Ignacio Escañuela Romana
«De repente, lanzas tu último uppercut y los siguientes serán ya una mera repetición desfasada, como el borracho que imita sus propios gestos», añadió. Mientras, sorbíamos lentamente las cheves, sin prisa alguna, sintiendo el transcurso del tiempo, en aquel peladero inmundo que tanto amábamos, donde podíamos estar y ser sin que a nadie le importásemos, entre iguales baqueteados lo suficiente por la vida y las decisiones tomadas con corazón y sin cabeza, los intereses convertidos en polvo, los sueños retornados a la nada. Nadie mejor que los demás.
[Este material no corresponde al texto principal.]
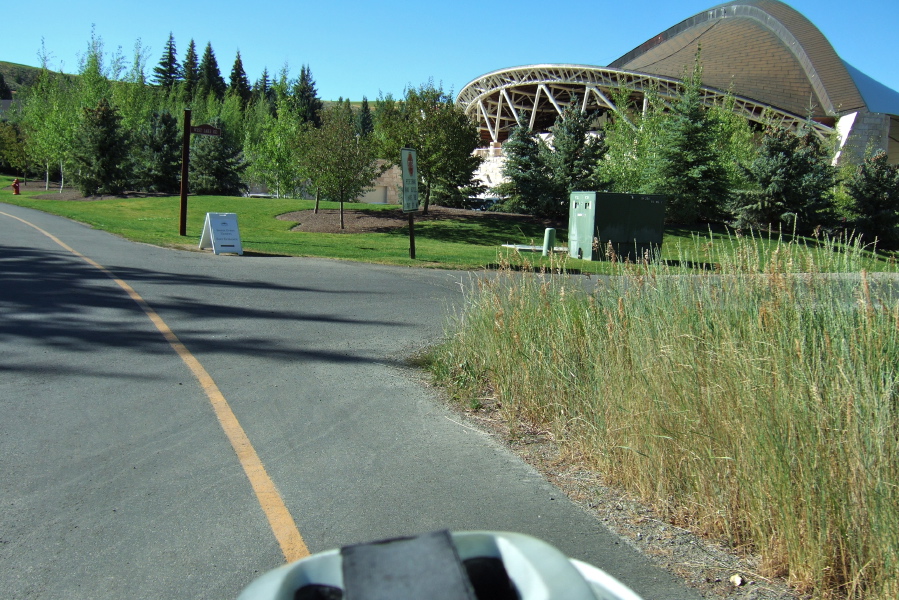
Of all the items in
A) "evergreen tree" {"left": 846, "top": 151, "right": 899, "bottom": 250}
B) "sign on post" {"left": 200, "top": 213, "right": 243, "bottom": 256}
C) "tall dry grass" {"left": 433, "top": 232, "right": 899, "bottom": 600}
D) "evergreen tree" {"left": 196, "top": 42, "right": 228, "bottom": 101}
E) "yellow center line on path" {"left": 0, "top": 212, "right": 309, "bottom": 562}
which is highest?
"evergreen tree" {"left": 196, "top": 42, "right": 228, "bottom": 101}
«Fue al tirarle el golpe», me apuntó imitando el gesto. Mirándome con fiereza, dando pavor. Lo podía sentir dentro de mí, en el recuerdo continuado de los gladiadores que inauguraron el Coliseo y se mataron mutuamente como enemigos leales, compañeros. Sin despedirse, si no era por un estoque final, el último hachazo. Pero con dulzura.
«Se lo solté con todas las fibras, tras la finta con la izquierda, convencido de elevarlo por encima del ring». «Pero más rápido que yo la esquiva y el crochet con la izquierda entonces». «Estaba expuesto, añadió, como cazar al pichón mientras duerme». «Y, ¿qué esperaba con un zurdo? El choque que te retumba, el asombro, la caída», me contó.
«Claro que he perdido antes, ya lo sabes». Se dijo, «a veces se triunfa y te aclaman y otras eres el perdedor tumbado, dejado, como un rastrojo sometido al espectáculo. Entonces sólo piensas en irte lejos».
«No importa, ¿sabes?, es ganar o perder y así lo tomas». «Pero», añadió, y me dio un palmetazo en el hombro que me conmovió de los pies a la cabeza, mirándome a los ojos intensamente, «¿sabes?, toda mi vida pasó ante mí, con los errores, todos. Despilfarrado el tiempo y el dinero, a quienes me querían, todo lo ganado… Eso ha sido dar la vuelta a la esquina». Yo no me atrevía siquiera a moverme, casi no respiraba mirándole. «No puedo echarle la culpa a nadie. Todas las equivocaciones son mías y es así y ya está». Seguía agarrando el vaso con fuerza, marcando los nudillos, observándome fijamente como el tigre debe mirar a su presa. «Los errores son míos y no volvería a cometerlos, me arrepiento de que he tirado. Pero, sobre todo, ¡son míos! y machacaría al que me discutiese este hecho. ¡Míos y sólo míos!».